УСЛОВИЕ ЗАДАНИЯ: Дословно повторите часть отрывка о Натане Эйдельмане, начиная со слов «Другое дело, что» и заканчивая словами «жида на порог?».

[ФРАГМЕНТ ДОКУМЕНТА]

Ответ был вполне антисемитским и грубым. Стало ясно, что «русским интеллигентам еврейского происхождения» стоит задуматься о своей роли в культуре страны, которой они отдали свой талант, труд и любовь. Так русский историк Натан Эйдельман стал частью русско-еврейской истории, в которую явно не собирался попадать. Казалось бы, у тех, для кого «Пушкин – это наше все», – а Эйдельман относился именно к такому типу русско-еврейских интеллигентов, – в России нет национальности; национальность сама определяется этой любовью. Мы не исключаем, что в определенной мере для кого-то это и так. Однако не забудем, что проект академического журнала о Пушкине был похоронен как раз в годы «перестройки» из-за слишком большого количества евреев среди его инициаторов...
Другое дело, что и среди евреев, поклонников Пушкина и русской литературы, далеко не все были лишены национального чувства. Майя Каганская заметила однажды как раз в связи с одной из книг Эйдельмана: непонятно, почему евреи так стремятся восхвалять декабристов и лицеистов. Разве им не известно, что главная доблесть декабриста – не пустить жида на порог?
Сегодня, после публикации книги Оксаны Киянской о Пестеле, где специально анализируется недвусмысленное отношение руководителя Южного общества к еврейскому вопросу, кажется странным, что всего этого можно было не учитывать... (Хотя, справедливости ради, отмечу: я слышал на одной из лекций Н.Я. Эйдельмана прямой положительный ответ на вопрос о наличии антисемитизма в декабристской среде.)

[/ФРАГМЕНТ ДОКУМЕНТА]
[ПОКАЗАННЫЕ ЗАПИСИ]

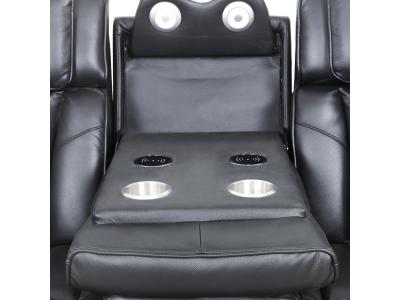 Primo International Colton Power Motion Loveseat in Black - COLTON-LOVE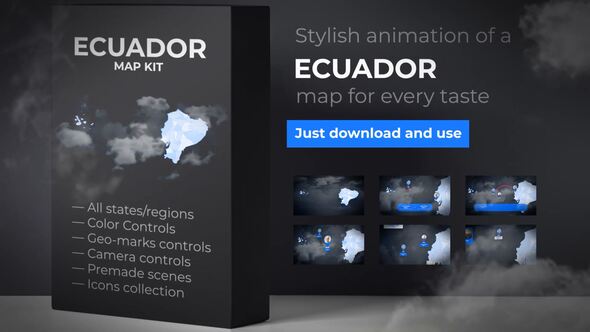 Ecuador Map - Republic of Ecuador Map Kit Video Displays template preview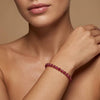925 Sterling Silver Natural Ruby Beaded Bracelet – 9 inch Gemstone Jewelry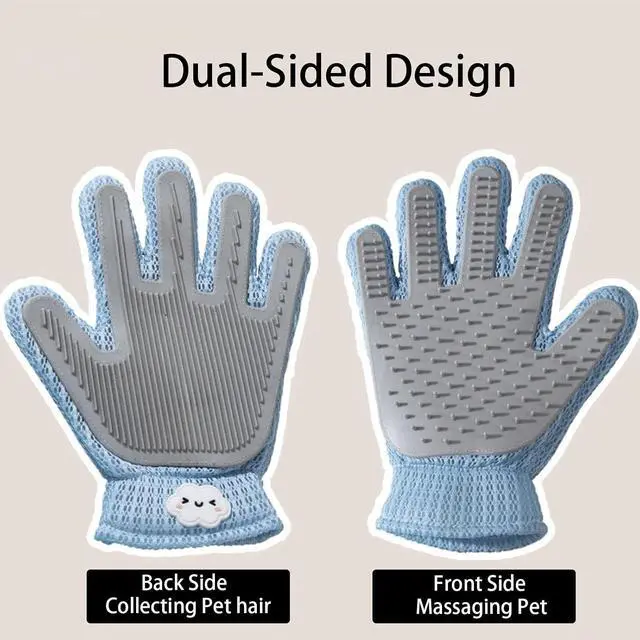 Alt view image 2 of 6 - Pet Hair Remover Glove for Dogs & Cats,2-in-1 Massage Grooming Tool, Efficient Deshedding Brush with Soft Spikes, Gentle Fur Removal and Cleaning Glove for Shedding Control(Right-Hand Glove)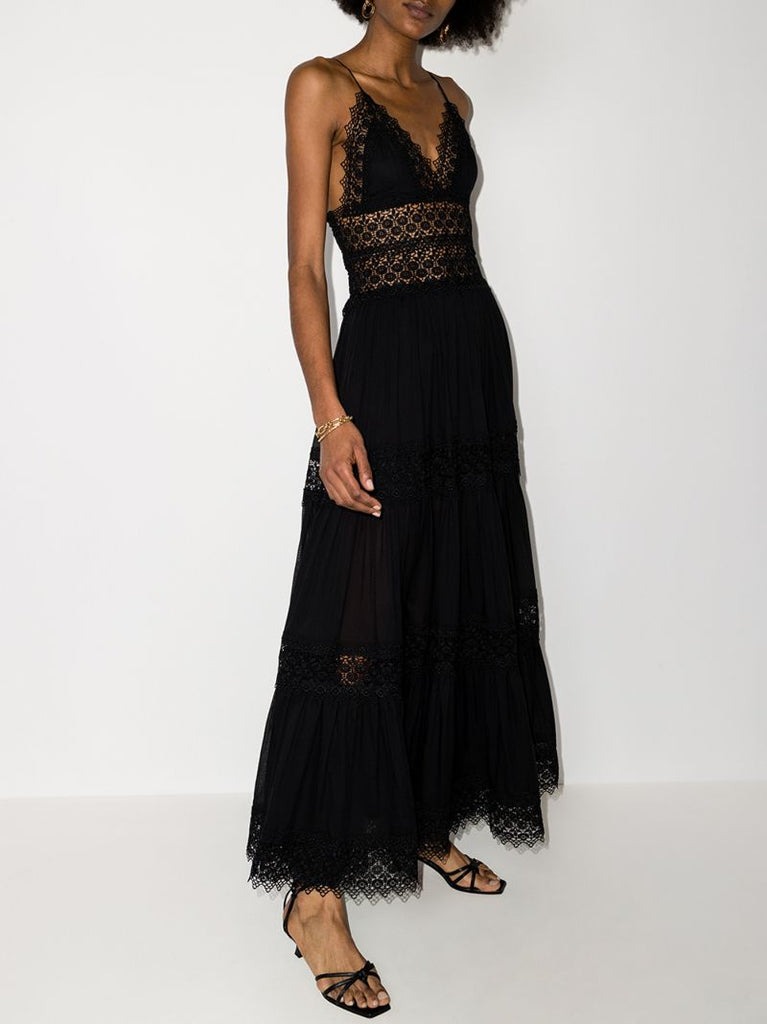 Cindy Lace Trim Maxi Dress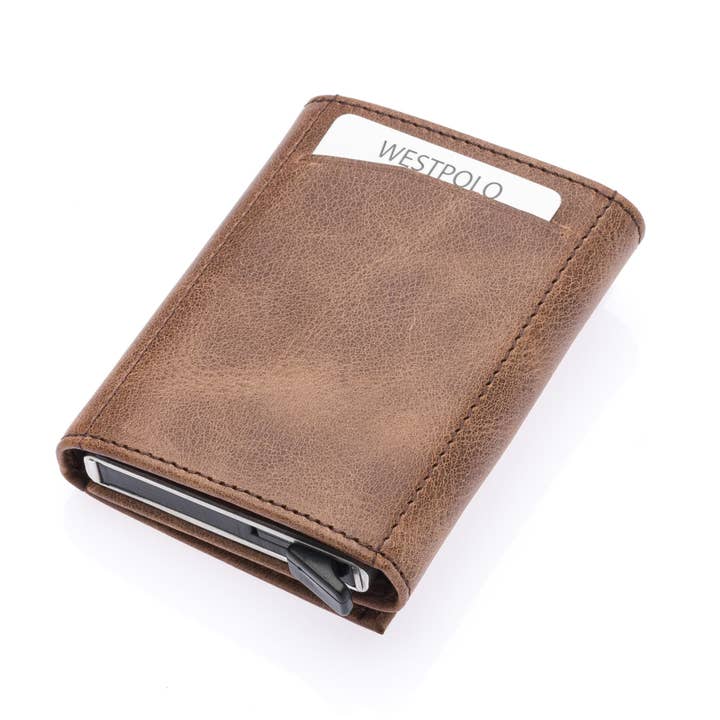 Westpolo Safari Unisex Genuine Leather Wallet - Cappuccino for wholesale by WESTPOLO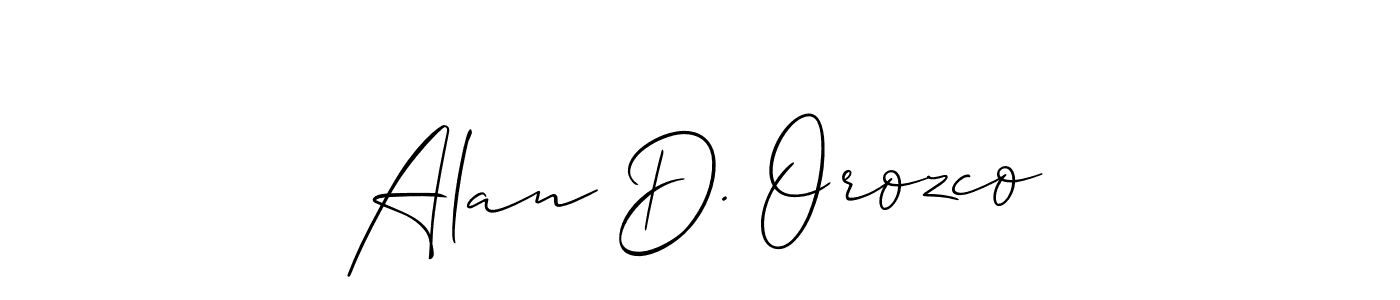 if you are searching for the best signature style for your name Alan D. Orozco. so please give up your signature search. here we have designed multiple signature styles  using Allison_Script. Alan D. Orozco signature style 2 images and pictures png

[/ПОКАЗАННЫЕ ЗАПИСИ]

ВЫПОЛНЕННОЕ ЗАДАНИЕ:
Другое дело, что и среди евреев, поклонников Пушкина и русской литературы, далеко не все были лишены национального чувства. Майя Каганская заметила однажды как раз в связи с одной из книг Эйдельмана: непонятно, почему евреи так стремятся восхвалять декабристов и лицеистов. Разве им не известно, что главная доблесть декабриста – не пустить жида на порог?